--- begin PROVIDED MATERIAL ---

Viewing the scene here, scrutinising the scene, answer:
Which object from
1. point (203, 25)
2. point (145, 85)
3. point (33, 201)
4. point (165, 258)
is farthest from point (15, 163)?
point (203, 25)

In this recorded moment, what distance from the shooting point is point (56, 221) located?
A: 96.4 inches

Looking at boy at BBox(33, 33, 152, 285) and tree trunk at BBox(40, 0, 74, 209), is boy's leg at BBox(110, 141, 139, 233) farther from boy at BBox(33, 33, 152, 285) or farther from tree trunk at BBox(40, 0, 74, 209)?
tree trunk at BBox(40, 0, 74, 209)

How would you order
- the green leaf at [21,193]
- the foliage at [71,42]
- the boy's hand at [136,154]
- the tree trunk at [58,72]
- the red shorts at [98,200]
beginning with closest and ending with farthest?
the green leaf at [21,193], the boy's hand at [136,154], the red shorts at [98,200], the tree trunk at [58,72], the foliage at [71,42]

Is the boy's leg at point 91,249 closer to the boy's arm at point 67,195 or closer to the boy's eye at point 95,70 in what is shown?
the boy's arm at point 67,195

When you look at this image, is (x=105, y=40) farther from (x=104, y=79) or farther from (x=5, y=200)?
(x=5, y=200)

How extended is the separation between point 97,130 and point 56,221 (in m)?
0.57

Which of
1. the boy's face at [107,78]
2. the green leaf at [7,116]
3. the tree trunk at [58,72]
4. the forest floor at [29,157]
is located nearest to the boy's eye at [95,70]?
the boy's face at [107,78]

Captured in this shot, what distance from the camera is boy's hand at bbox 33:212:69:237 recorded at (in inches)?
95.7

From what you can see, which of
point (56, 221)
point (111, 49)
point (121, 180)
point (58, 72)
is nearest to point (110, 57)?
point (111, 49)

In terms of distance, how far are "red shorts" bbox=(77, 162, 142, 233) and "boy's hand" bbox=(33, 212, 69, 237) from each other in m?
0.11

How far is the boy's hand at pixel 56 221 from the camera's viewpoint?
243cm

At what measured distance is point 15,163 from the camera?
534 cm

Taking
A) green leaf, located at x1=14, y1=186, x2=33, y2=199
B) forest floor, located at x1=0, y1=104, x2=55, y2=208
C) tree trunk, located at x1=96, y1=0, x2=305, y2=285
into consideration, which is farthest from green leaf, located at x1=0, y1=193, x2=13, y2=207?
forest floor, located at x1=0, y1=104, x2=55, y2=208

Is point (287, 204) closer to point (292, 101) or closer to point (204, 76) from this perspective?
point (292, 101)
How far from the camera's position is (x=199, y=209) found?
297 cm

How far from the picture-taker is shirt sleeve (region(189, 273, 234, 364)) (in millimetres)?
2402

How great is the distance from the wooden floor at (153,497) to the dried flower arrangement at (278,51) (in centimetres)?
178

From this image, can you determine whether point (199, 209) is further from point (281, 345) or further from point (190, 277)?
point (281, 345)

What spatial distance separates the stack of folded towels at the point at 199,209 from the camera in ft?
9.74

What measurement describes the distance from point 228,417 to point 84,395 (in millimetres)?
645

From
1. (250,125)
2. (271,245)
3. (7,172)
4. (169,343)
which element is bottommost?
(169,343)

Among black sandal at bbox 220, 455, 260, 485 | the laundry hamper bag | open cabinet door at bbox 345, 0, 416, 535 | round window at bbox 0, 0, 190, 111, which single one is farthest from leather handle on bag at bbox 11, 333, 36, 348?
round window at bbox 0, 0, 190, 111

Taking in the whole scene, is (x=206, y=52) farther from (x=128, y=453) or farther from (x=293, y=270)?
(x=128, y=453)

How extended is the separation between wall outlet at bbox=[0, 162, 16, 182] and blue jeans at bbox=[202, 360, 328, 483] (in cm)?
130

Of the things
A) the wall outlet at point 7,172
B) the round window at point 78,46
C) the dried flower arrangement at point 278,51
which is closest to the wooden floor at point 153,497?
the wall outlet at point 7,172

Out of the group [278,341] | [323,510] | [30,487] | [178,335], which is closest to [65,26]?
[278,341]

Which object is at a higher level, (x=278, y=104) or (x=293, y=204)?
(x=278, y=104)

--- end PROVIDED MATERIAL ---

• YOUR TASK: Reproduce the data above, swapping every "camera" for "lens" and leaving everything else untouched.

• ANSWER TO THE PROBLEM:
Viewing the scene here, scrutinising the scene, answer:
Which object from
1. point (203, 25)
2. point (145, 85)
3. point (33, 201)
4. point (165, 258)
is farthest from point (15, 163)?
point (203, 25)

In this recorded moment, what distance from the shooting point is point (56, 221) located?
A: 96.4 inches

Looking at boy at BBox(33, 33, 152, 285) and tree trunk at BBox(40, 0, 74, 209), is boy's leg at BBox(110, 141, 139, 233) farther from boy at BBox(33, 33, 152, 285) or farther from tree trunk at BBox(40, 0, 74, 209)?
tree trunk at BBox(40, 0, 74, 209)

How would you order
- the green leaf at [21,193]
- the foliage at [71,42]
- the boy's hand at [136,154]
- the tree trunk at [58,72]
- the red shorts at [98,200]
beginning with closest and ending with farthest?
the green leaf at [21,193], the boy's hand at [136,154], the red shorts at [98,200], the tree trunk at [58,72], the foliage at [71,42]

Is the boy's leg at point 91,249 closer to the boy's arm at point 67,195 or closer to the boy's eye at point 95,70 in what is shown?
the boy's arm at point 67,195

When you look at this image, is (x=105, y=40) farther from (x=104, y=79) or farther from (x=5, y=200)?
(x=5, y=200)

How extended is the separation between point 97,130 and point 56,221 (in m)?
0.57

Which of
1. the boy's face at [107,78]
2. the green leaf at [7,116]
3. the tree trunk at [58,72]
4. the forest floor at [29,157]
is located nearest to the boy's eye at [95,70]?
the boy's face at [107,78]

Captured in this shot, what distance from the lens is boy's hand at bbox 33:212:69:237 recorded at (in inches)?
95.7

From what you can see, which of
point (56, 221)
point (111, 49)
point (121, 180)
point (58, 72)
is nearest to point (110, 57)?
point (111, 49)

In terms of distance, how far are "red shorts" bbox=(77, 162, 142, 233) and "boy's hand" bbox=(33, 212, 69, 237) from each other in m?
0.11

How far is the boy's hand at pixel 56 221 from the lens's viewpoint?
243cm

At what measured distance is point 15,163 from the lens?
534 cm

Taking
A) green leaf, located at x1=14, y1=186, x2=33, y2=199
B) forest floor, located at x1=0, y1=104, x2=55, y2=208
C) tree trunk, located at x1=96, y1=0, x2=305, y2=285
into consideration, which is farthest from green leaf, located at x1=0, y1=193, x2=13, y2=207?
forest floor, located at x1=0, y1=104, x2=55, y2=208

Is point (287, 204) closer to point (292, 101) or closer to point (204, 76) from this perspective?
point (292, 101)
How far from the lens's position is (x=199, y=209) found?
297 cm

How far from the picture-taker is shirt sleeve (region(189, 273, 234, 364)) (in millimetres)?
2402

How great is the distance from the wooden floor at (153,497) to the dried flower arrangement at (278,51) (in centimetres)?
178

From this image, can you determine whether point (199, 209) is further from point (281, 345) or further from point (190, 277)?
point (281, 345)

What spatial distance separates the stack of folded towels at the point at 199,209 from the lens in ft?
9.74

What measurement describes the distance from point 228,417 to point 84,395 (in millimetres)?
645

From
1. (250,125)
2. (271,245)
3. (7,172)
4. (169,343)
which element is bottommost?
(169,343)

Among black sandal at bbox 220, 455, 260, 485 | the laundry hamper bag | open cabinet door at bbox 345, 0, 416, 535 | round window at bbox 0, 0, 190, 111, which single one is farthest from leather handle on bag at bbox 11, 333, 36, 348?
round window at bbox 0, 0, 190, 111

Taking in the whole scene, is (x=206, y=52) farther from (x=128, y=453) or farther from (x=293, y=270)?
(x=128, y=453)

How extended is the separation between wall outlet at bbox=[0, 162, 16, 182] and blue jeans at bbox=[202, 360, 328, 483] (in cm)?
130

Of the things
A) the wall outlet at point 7,172
B) the round window at point 78,46
C) the dried flower arrangement at point 278,51
which is closest to the wooden floor at point 153,497?
the wall outlet at point 7,172

Out of the group [278,341] | [323,510] | [30,487] | [178,335], which is closest to [65,26]?
[278,341]

Which object is at a higher level, (x=278, y=104) or (x=293, y=204)?
(x=278, y=104)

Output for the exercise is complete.